Meno 25 centimetri. Di così tanto la terra in Abruzzo, più precisamente nell’Aquilano, è andata giù, si è abbassata. A causa del terremoto dello scorso 6 aprile. La rilevazione è dell’Istituto nazionale di geofisica e vulcanologia, fatta sulla base delle immagini dei satelliti italiani COSMO-SkyMed. Questo abbassamento, afferma l’Ingv, “è avvenuto durante il terremoto (deformazione co-sismica) ed è la risposta della superficie alla dislocazione sul piano di faglia in profondità”.
Suolo più basso, quindi, ma l’umore degli sfollati, piano piano, sta risalendo. E L’Aquila prova a ricominciare il suo cammino dall’università, laurenado i primi dottori del dopo sisma. Tesi, emozionati, eleganti, ma anche tristi: 27 giovani, di cui una decina di ragazze, si sono laureati in fisioterapia concludendo così il loro percorso di studio. Si tratta delle prime lauree che vengono conferite dopo la tragedia del sisma.
La cerimonia si è svolta nei pressi dello stabile che ospita la facoltà di Medicina, all’interno di una tenda della Protezione civile, al polo didattico di Coppito.
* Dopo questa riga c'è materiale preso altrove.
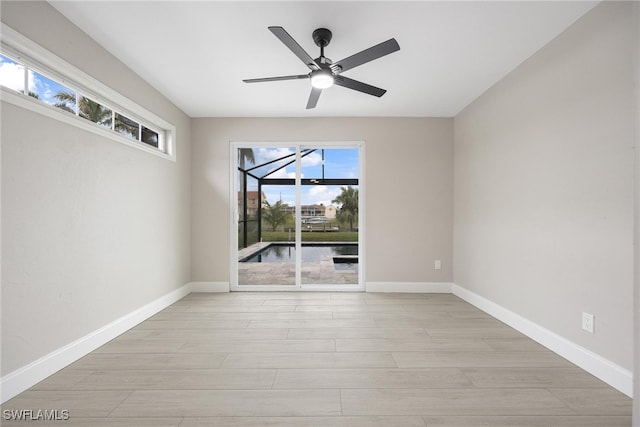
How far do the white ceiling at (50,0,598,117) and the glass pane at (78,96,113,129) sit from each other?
479 mm

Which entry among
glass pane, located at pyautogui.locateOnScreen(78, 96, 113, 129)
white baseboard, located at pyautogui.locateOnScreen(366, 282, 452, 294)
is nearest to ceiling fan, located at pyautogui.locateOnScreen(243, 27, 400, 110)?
glass pane, located at pyautogui.locateOnScreen(78, 96, 113, 129)

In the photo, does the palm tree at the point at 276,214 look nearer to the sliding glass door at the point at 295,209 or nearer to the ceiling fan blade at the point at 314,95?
the sliding glass door at the point at 295,209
Il copione, malgrado la scenografia inusuale, ha rispettato la tradizione: un compito scritto seguito dalla descrizione delle tesi; poi la riunione della commissione e, infine, il voto seguito da applausi e baci accademici. A conferire il titolo di dottore in fisioterapia il presidente del corso di laurea, Antonio Carolei.
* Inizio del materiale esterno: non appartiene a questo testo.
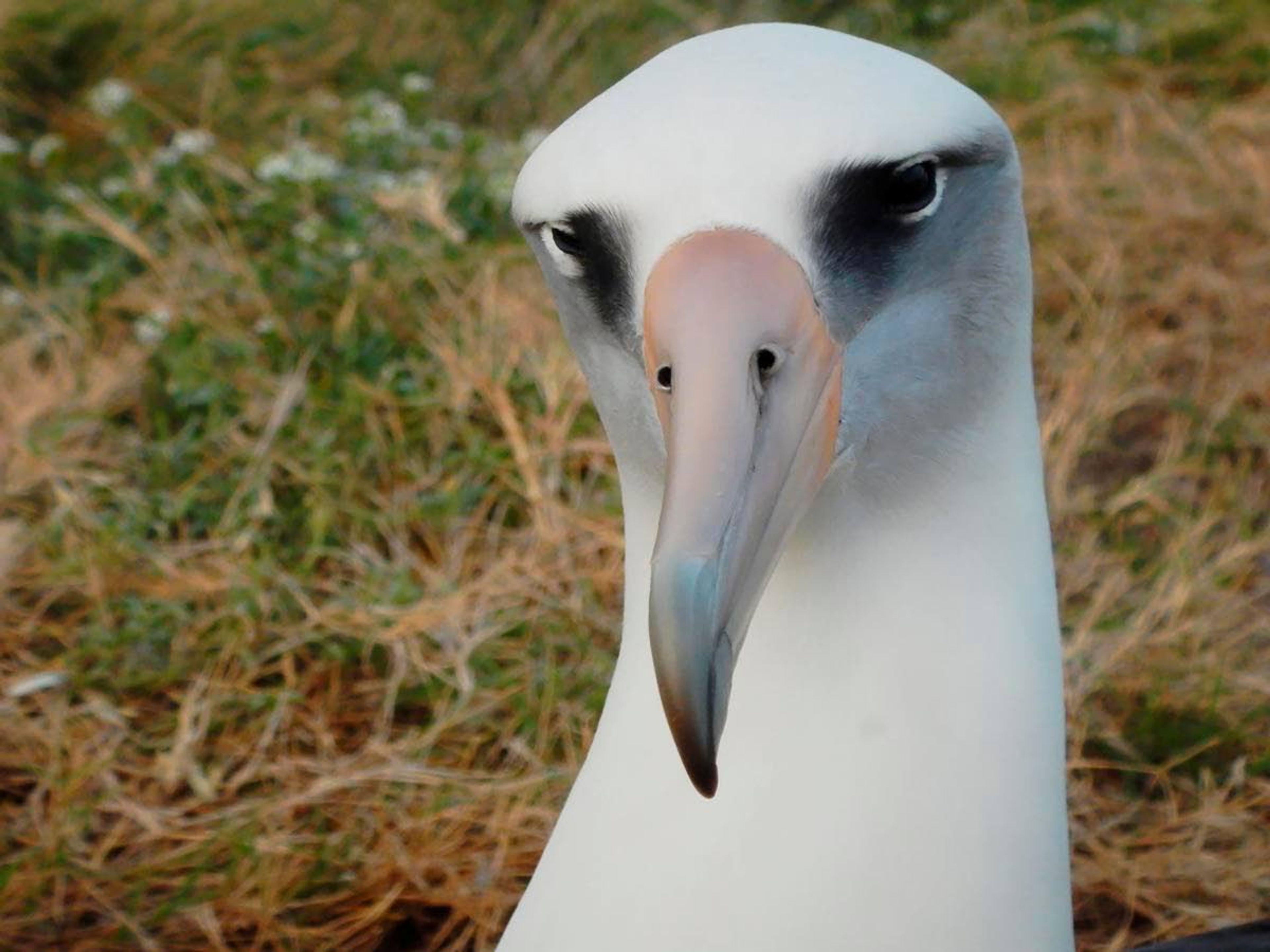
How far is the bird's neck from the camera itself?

Il primo a laurearsi è stato Tonino Baliva, un giovane di Celano, di 27 anni, il quale ha discusso una tesi su un paziente affetto da ictus. Un boato seguito da un lungo applauso ha accolto il suo 110 e lode. “La prima cosa che ho fatto è stato tirare un grande sospiro”, ha detto il giovane.
Momento toccante della cerimonia il conferimento della laurea alla memoria a Lorenzo Cini, giovane di 23 anni di Sant’Omero (Teramo), morto nel crollo di una abitazione all’Aquila il 6 aprile scorso. Lo ha deciso il Senato accademico dell’università dopo una seduta straordinaria. “Era un ragazzo squisito, sportivo, aperto, amato da tutti” ha detto Franco Cini, padre di Lorenzo. “Avrebbe compiuto gli anni il prossimo primo giugno; quello di oggi per lui sarebbe stato un giorno particolare perché avrebbe coronato i suoi sogni. Ce lo hanno spezzato”, ha concluso visibilmente, commosso, il padre.
A ricordare Lorenzo molti dei suoi compagni di studio, come Marco, di Avezzano (L’Aquila): “Non c’è l’atmosfera di festa” ha detto “ma la laurea deve essere un segno di ripresa”. E poi c’è Ferdinando, dell’Aquila, speranzoso che la cerimonia di oggi rappresenti un segno di continuità rispetto a quello che e’ accaduto: “Proviamo, o almeno cerchiamo di avere il sorriso sulle labbra” ha affermato, “ma non possiamo non ricordare chi non c’è più tra noi”.
All’evento non è mancato il rettore dell’università dell’Aquila, Ferdinando Di Orio. “Se le istituzioni daranno ascolto alle nostre richieste e agevoleranno i nostri percorsi formativi, spero che questa università possa riprendere quanto prima il suo passo” ha detto. “Noi, come università, non siamo affatto morti, e cercheremo di rimarginare le ferite per quanto possibile” ha aggiunto il rettore.